• **Given passage**
___
From f787e4e2027583476ca34bd01c8462f6459369bb Mon Sep 17 00:00:00 2001
From: James Taylor <user234683@users.noreply.github.com>
Date: Fri, 31 Jan 2020 20:06:15 -0800
Subject: Give a proper error message for 429 errors These occur when too many
 requests are coming from a Tor exit node. Before, there would be an error
 page with an exception instructing users to report the issue. But this is an
 expected and persistent issue.

---
 youtube/__init__.py      | 12 ++++++++++++
 youtube/channel.py       |  2 ++
 youtube/playlist.py      |  1 +
 youtube/subscriptions.py | 13 ++++++++++---
 youtube/util.py          | 23 +++++++++++++++++++++++
 youtube/watch.py         |  1 +
 6 files changed, 49 insertions(+), 3 deletions(-)

diff --git a/youtube/__init__.py b/youtube/__init__.py
index d8171c0..9e95256 100644
--- a/youtube/__init__.py
+++ b/youtube/__init__.py
@@ -1,6 +1,8 @@
+from youtube import util
 import flask
 import settings
 import traceback
+from sys import exc_info
 yt_app = flask.Flask(__name__)
___
• **Dataset extract**
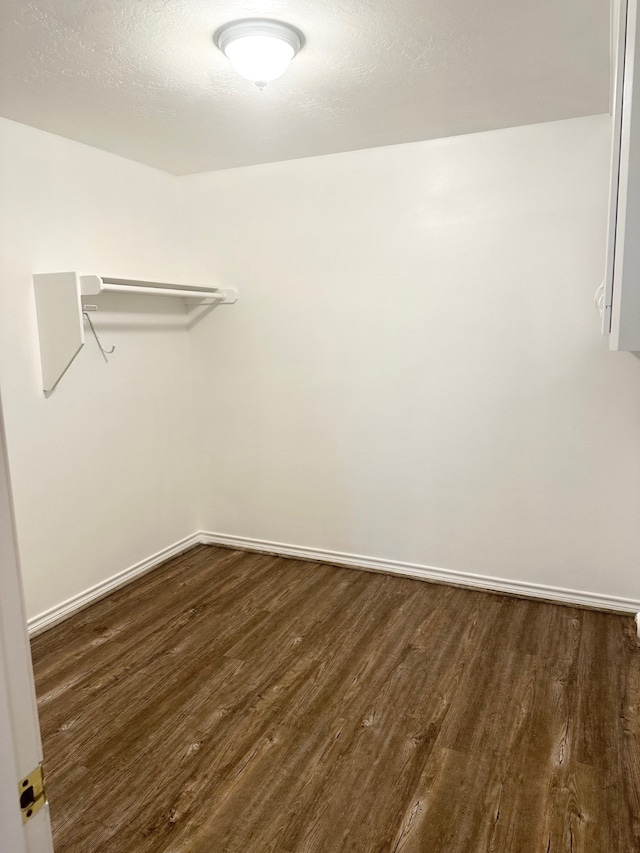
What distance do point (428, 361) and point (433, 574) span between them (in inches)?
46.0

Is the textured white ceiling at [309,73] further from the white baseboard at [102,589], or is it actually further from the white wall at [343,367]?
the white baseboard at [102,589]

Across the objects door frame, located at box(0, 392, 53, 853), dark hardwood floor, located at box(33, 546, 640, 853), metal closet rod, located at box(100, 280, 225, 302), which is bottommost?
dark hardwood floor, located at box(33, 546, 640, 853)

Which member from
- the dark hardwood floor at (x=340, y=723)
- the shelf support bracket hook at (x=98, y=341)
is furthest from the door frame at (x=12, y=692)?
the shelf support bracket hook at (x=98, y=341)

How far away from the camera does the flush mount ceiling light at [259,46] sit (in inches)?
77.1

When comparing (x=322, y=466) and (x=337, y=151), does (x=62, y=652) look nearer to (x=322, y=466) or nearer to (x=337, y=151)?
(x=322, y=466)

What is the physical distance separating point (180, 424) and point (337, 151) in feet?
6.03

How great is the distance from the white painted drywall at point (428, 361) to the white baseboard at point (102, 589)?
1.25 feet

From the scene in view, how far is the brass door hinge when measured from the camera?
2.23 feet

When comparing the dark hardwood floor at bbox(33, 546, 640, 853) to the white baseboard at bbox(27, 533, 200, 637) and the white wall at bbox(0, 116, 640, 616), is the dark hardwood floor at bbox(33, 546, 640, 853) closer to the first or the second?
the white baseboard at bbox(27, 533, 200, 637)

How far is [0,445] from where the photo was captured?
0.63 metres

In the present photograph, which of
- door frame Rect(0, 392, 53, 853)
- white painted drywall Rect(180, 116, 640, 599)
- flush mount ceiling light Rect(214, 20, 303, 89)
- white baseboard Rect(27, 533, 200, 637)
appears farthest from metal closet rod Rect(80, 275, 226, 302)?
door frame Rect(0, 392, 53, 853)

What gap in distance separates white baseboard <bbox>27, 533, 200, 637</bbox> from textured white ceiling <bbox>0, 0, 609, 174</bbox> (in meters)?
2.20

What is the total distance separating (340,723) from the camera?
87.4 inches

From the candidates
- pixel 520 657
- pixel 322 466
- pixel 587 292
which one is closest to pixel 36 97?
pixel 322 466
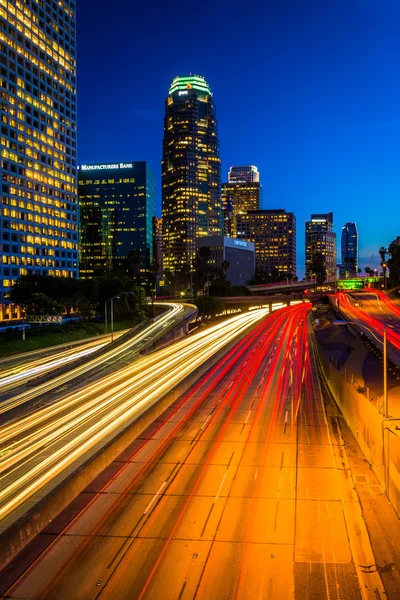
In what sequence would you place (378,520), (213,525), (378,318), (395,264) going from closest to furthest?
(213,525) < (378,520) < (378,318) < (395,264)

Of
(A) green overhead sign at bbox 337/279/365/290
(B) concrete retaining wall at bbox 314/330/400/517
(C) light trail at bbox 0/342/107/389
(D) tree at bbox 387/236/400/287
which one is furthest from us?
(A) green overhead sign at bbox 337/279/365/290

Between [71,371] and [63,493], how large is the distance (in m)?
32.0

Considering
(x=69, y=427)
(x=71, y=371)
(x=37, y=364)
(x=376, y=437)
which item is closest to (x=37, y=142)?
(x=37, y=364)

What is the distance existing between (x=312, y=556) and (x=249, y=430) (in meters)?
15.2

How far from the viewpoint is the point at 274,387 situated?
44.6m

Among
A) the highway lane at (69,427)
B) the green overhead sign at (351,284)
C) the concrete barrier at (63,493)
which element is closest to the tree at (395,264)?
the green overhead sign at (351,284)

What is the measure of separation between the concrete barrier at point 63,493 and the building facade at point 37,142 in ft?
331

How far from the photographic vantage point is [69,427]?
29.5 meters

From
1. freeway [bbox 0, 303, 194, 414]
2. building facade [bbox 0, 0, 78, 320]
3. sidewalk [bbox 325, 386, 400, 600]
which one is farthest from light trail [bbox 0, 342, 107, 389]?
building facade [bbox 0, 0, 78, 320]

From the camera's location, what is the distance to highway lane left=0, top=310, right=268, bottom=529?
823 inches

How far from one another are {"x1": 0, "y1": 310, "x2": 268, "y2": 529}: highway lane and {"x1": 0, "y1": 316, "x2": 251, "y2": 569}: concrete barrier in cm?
___
• **Jobs**
1) Write out the part of the patch between "diff --git a/youtube/__init__.py" and "yt_app = flask.Flask(__name__)", inclusive, with no changes.
2) According to the patch, what causes 429 errors to occur?
Use only the patch as your source.

• **Outputs in order**
1)
diff --git a/youtube/__init__.py b/youtube/__init__.py
index d8171c0..9e95256 100644
--- a/youtube/__init__.py
+++ b/youtube/__init__.py
@@ -1,6 +1,8 @@
+from youtube import util
 import flask
 import settings
 import traceback
+from sys import exc_info
 yt_app = flask.Flask(__name__)

2) Too many requests coming from a Tor exit node.